Source: llama.cpp GitHub Releases

Agents

Latent Space: Railway as agent-native cloud, with Jake Cooper

Latent Space published an interview with Railway founder Jake Cooper on 2026-05-20 framed around agent-native cloud infrastructure. The episode reports that Railway serves about 3 million users with a 35-person team, adding roughly 100,000 signups per week, and that the company operates own-metal data centers with a stated three-month payback period and 70% margins. Cooper argues that agent workloads demand versioning, observability, compute, and storage at much higher scale than human developer workflows, and presents progressive rollouts, feature flags, and forked production environments as the operational primitives. The post is a podcast and transcript rather than a software release.

Source: Latent Space

Safety-Guardrails

Prime Intellect: systematic reward hacking and Prime Sprints

Prime Intellect published “Systematic Reward Hacking and Prime Sprints” on 2026-05-20, presenting controlled experiments with Llama 1B and 3B models that frame reward hacking as a dynamics problem rather than purely a reward-specification issue. The post reports that hack emergence depends on competing gradients between visible and hidden rewards, baseline word frequencies, and task difficulty, with hacks reproducible at 1B scale in under 30 minutes and under one dollar of compute. The team released the backdoor-ifeval environment and announced Prime Sprints, a program that offers free compute credits for community-driven reward-hacking research and monetary prizes for selected projects.
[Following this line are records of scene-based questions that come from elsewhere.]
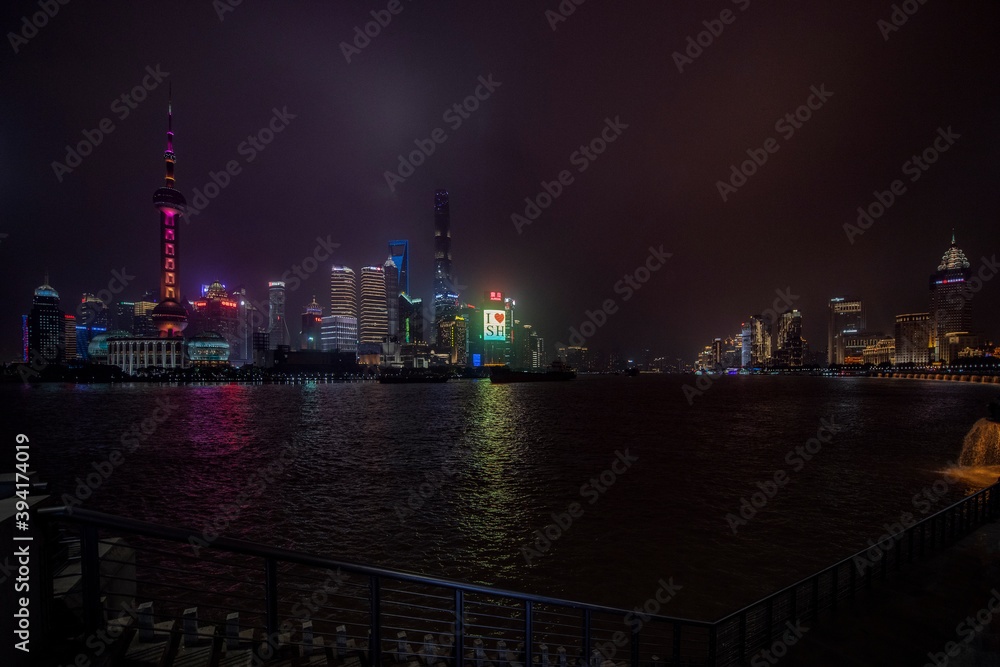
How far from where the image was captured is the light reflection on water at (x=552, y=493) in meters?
14.1

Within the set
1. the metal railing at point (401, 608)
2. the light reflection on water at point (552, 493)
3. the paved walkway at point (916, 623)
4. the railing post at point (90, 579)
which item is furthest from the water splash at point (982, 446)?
the railing post at point (90, 579)

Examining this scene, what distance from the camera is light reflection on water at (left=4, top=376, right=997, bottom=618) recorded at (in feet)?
46.3

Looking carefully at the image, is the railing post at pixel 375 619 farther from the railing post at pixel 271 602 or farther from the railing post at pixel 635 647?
the railing post at pixel 635 647

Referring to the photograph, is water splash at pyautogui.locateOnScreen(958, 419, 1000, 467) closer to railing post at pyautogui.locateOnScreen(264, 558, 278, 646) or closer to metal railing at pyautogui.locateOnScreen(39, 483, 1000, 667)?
metal railing at pyautogui.locateOnScreen(39, 483, 1000, 667)

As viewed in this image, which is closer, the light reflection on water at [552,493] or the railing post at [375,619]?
the railing post at [375,619]

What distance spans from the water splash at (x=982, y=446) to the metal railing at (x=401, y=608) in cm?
1626

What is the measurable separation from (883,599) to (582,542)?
28.1 ft

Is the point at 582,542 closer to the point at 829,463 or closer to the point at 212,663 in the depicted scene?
the point at 212,663

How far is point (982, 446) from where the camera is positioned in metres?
26.3

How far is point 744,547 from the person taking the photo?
1538 cm

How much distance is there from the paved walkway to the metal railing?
39 centimetres

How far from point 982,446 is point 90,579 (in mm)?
38231

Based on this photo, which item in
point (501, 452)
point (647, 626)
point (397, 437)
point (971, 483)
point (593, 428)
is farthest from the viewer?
point (593, 428)

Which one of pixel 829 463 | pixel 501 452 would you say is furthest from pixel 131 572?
pixel 829 463
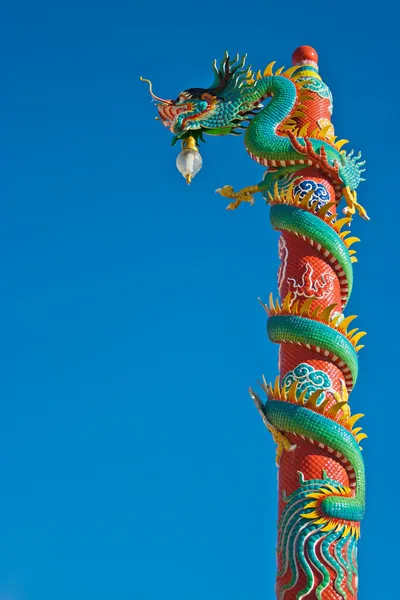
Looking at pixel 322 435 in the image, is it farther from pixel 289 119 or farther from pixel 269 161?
pixel 289 119

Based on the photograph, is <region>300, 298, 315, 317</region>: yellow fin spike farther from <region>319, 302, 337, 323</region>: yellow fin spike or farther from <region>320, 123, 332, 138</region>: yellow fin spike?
<region>320, 123, 332, 138</region>: yellow fin spike

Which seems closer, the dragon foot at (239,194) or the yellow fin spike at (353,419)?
the yellow fin spike at (353,419)

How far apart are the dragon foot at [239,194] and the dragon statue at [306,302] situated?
0.6 inches

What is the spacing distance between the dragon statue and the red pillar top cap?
0.02 meters

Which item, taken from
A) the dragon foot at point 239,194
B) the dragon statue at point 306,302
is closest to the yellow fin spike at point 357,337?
the dragon statue at point 306,302

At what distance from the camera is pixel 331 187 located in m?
12.2

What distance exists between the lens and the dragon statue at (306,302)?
966 centimetres

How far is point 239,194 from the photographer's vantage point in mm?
12930

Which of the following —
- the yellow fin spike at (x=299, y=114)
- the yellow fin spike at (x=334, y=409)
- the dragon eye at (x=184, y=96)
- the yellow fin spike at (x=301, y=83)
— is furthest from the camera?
the dragon eye at (x=184, y=96)

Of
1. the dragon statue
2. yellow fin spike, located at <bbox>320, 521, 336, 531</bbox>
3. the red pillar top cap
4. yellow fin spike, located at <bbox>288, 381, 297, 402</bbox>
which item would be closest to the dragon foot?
the dragon statue

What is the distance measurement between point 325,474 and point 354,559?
0.98 m

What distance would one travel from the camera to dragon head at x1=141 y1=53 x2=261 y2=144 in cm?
1308

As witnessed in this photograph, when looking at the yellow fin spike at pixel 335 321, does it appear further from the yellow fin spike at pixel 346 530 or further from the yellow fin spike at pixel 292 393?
the yellow fin spike at pixel 346 530

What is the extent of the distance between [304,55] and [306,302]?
4751mm
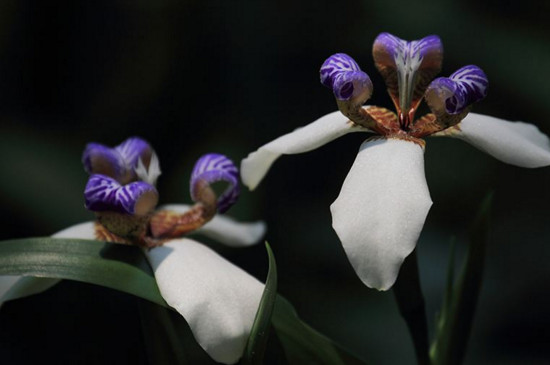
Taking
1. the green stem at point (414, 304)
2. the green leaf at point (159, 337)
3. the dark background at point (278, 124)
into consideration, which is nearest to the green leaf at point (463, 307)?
the green stem at point (414, 304)

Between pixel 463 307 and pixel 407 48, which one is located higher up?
pixel 407 48

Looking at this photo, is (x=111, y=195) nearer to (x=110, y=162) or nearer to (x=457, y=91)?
(x=110, y=162)

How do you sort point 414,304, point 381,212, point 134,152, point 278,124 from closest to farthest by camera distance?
point 381,212 < point 414,304 < point 134,152 < point 278,124

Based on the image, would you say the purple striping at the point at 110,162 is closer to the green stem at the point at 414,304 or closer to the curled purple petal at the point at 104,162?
the curled purple petal at the point at 104,162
Source: Prime Intellect Blog

Anthropic: widening the conversation on frontier AI

Anthropic published “Widening the conversation on frontier AI” on 2026-05-19, describing structured dialogues with scholars, clergy, philosophers, and ethicists from more than 15 religious and cross-cultural groups on the moral formation of AI systems. The post reports that giving Claude access to an ethical reminder tool produced markedly lower rates of misaligned behavior on several internal alignment evaluations, without providing specific scores in the announcement text. Anthropic states it plans further conversations with legal scholars, psychologists, writers, and civic institutions. The piece sits between governance framing and alignment reporting; it is logged here under safety-guardrails because the alignment-evaluation result is the most stack-relevant claim in the post.

Source: Anthropic News

Governance

European Commission opens feedback on draft high-risk AI classification guidelines

The European Commission published draft guidelines on 2026-05-19 to help AI providers and deployers determine whether their systems qualify as high-risk under the AI Act. The Commission’s statement describes the guidelines as covering a limited list of AI use cases that “endanger health, safety or fundamental rights.” Stakeholders including businesses, researchers, and citizens can submit feedback through 23 June 2026 via the AI Act Single Information Platform.